The program, which was initially estimated to collect a total of $1.3 billion of premiums in 2023, will allow eligible workers to claim up to 16 weeks of paid leave at wage replacement rates as high as 90% for reasons such as newborn bonding, personal injury, and care for ailing family members. Several other states have already enacted paid family leave programs, most of which are significantly less generous than FAMLI.
In order to address potential solvency concerns, the state legislature could consider developing policies that would provide better transparency about FAMLI’s impacts on employers and give the Division of Family and Medical Leave Insurance the ability to modify the program’s benefit design if utilization exceeds the program’s financial capacity.
In 2022 the Center for American Progress recommended ways the federal government could help make childcare more accessible to middle- and low-income families by focusing on areas for investment: build supply, expand affordability, address reforms, and support childcare providers.[xxxvi]
The state could benefit from a centralized repository of underutilized or vacant buildings, or require that counties or municipalities have an online list of locations childcare centers could occupy.
Universal Preschool, which is partially funded by a voter-approved tax on nicotine offers free part-time (10-15 hours per week) preschool to three- and four-year-old children across the state. Some families are eligible for 30 hours a week for four-year-olds. In the first year of implementation, only 13% of students were offered full-day spots.[xxxvii] Parents not eligible for the expanded hours are required to pay for the additional hours. Expanding the Universal Preschool program to full-time for all students would go a long way to helping working mothers maintain employment.
Consider expanding the eligibility for CCCAP to broader income levels. Currently, families qualify if they earn equal to or less than 185% of federal poverty guidelines ($45,991 for a family of 3) or less than 85% of the state’s median income ($48,399).
Childcare workers left the field at high rates and are not returning. With notoriously low margins in this industry, policymakers could consider more incentives to help expand the number of high quality of childcare facilities and consider offering incentives for more workers to enter those fields.

- _SUPPLIED ENTRIES_:
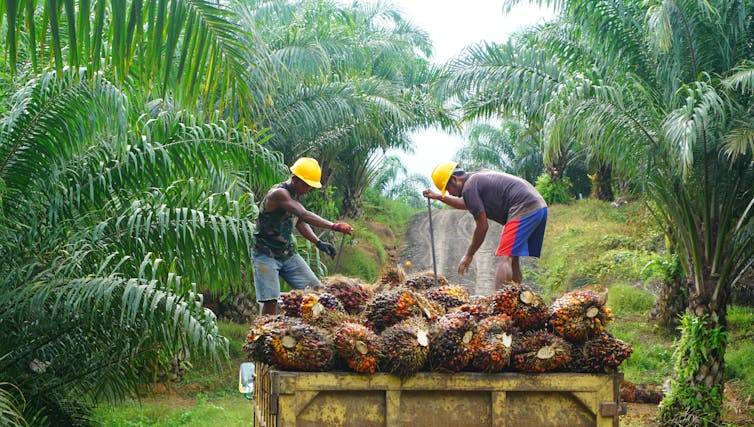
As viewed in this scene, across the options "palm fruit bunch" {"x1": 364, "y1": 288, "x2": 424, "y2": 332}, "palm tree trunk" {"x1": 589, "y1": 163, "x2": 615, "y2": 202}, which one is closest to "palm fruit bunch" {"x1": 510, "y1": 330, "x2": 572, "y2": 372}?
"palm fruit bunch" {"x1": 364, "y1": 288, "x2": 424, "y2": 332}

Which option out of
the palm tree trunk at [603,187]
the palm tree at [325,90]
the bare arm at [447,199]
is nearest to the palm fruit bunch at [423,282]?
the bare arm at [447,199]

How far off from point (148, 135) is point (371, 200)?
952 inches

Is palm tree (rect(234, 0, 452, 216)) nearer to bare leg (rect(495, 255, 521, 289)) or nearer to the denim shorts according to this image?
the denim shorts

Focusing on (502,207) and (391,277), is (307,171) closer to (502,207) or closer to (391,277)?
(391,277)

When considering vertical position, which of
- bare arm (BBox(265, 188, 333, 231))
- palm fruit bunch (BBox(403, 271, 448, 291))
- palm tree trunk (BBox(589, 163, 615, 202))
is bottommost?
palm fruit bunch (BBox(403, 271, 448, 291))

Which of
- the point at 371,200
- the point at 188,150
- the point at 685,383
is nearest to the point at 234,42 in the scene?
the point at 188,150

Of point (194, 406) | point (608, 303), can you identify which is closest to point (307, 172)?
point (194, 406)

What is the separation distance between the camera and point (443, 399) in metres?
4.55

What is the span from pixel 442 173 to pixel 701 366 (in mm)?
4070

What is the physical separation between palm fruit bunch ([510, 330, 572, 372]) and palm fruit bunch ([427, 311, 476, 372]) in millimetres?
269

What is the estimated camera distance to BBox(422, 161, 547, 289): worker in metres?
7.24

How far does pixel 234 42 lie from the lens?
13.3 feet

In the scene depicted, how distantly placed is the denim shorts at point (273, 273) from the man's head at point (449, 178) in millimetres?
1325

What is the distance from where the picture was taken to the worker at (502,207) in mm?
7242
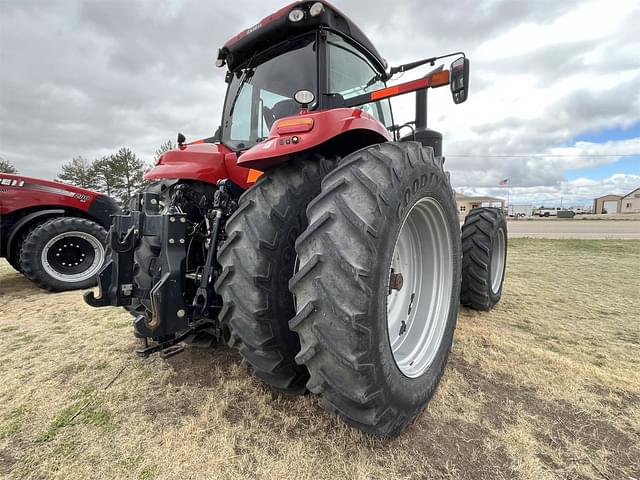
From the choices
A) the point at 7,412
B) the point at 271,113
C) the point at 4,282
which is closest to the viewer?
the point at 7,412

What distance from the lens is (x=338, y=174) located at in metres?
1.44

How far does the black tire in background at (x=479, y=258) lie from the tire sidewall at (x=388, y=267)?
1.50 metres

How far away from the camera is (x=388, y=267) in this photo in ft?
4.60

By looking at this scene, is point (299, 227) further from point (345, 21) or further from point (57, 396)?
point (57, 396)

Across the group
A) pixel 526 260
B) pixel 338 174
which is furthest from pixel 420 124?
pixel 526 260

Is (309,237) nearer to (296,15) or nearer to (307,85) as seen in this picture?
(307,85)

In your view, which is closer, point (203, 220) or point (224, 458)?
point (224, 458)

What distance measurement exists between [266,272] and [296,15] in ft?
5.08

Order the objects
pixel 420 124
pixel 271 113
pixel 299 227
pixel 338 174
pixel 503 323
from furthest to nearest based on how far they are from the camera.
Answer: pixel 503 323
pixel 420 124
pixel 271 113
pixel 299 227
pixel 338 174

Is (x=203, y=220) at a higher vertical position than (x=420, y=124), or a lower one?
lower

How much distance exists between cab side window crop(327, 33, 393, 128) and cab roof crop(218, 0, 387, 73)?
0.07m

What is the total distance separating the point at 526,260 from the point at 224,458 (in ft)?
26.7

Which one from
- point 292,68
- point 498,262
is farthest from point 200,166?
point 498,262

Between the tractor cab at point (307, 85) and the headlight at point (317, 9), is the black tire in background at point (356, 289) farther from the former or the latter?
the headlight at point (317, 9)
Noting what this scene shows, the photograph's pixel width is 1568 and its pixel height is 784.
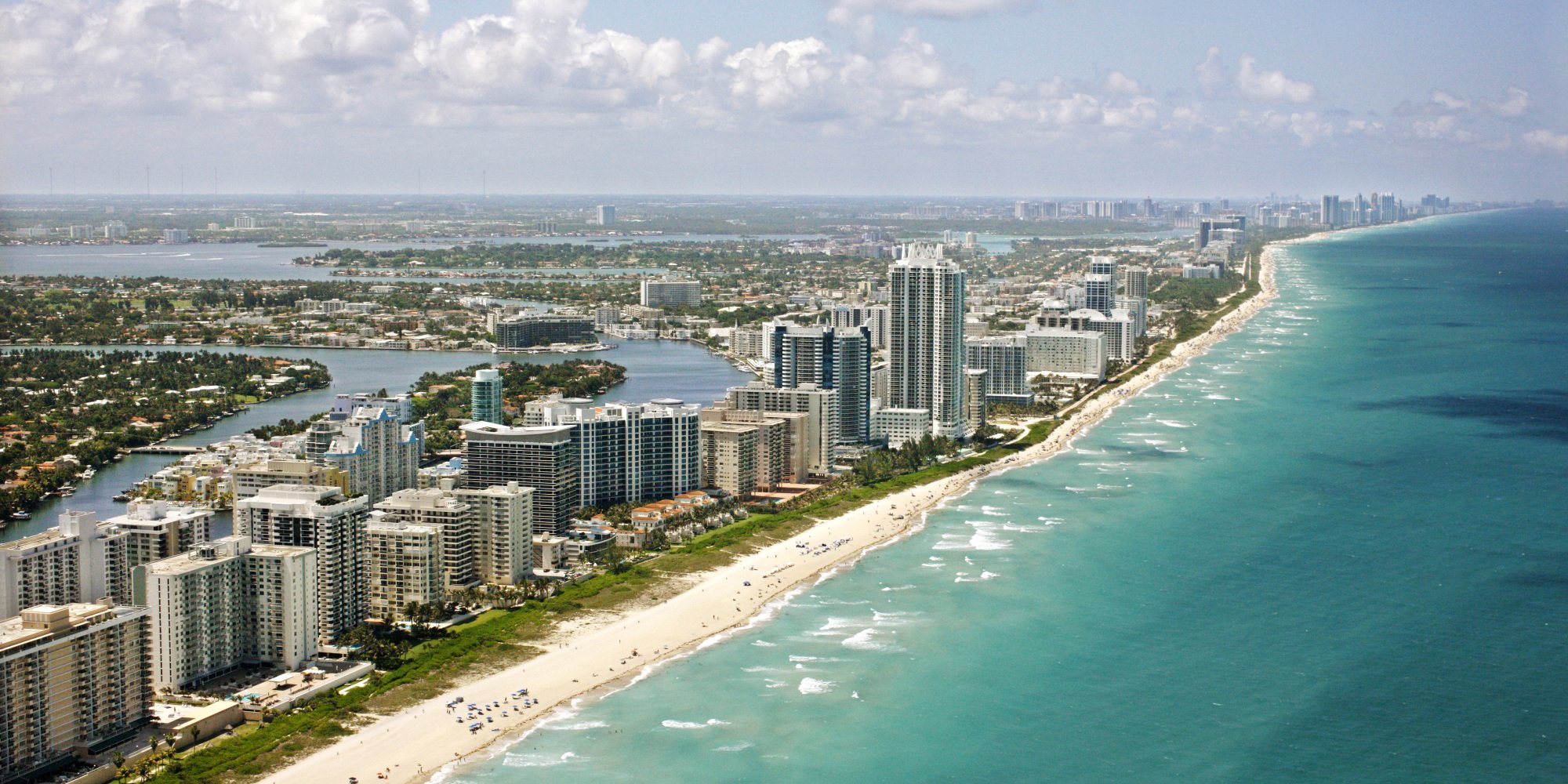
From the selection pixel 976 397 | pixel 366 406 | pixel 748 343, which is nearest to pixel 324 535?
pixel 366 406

- _WORK ITEM 1_: Translate this sentence from the policy excerpt into Spanish: "The state could benefit from a centralized repository of underutilized or vacant buildings, or require that counties or municipalities have an online list of locations childcare centers could occupy."
- _WORK ITEM 2_: Rewrite the policy excerpt from "The program, which" up to and including "program’s financial capacity.", changing "premiums" to "contributions".
The data is separate from the policy excerpt.

- _WRITTEN ANSWER 1_: El estado podría beneficiarse de un registro centralizado de edificios subutilizados o desocupados, o exigir que los condados o municipios tengan una lista en línea de los lugares que podrían ocupar los centros de cuidado infantil.

- _WRITTEN ANSWER 2_:
The program, which was initially estimated to collect a total of $1.3 billion of contributions in 2023, will allow eligible workers to claim up to 16 weeks of paid leave at wage replacement rates as high as 90% for reasons such as newborn bonding, personal injury, and care for ailing family members. Several other states have already enacted paid family leave programs, most of which are significantly less generous than FAMLI.
In order to address potential solvency concerns, the state legislature could consider developing policies that would provide better transparency about FAMLI’s impacts on employers and give the Division of Family and Medical Leave Insurance the ability to modify the program’s benefit design if utilization exceeds the program’s financial capacity.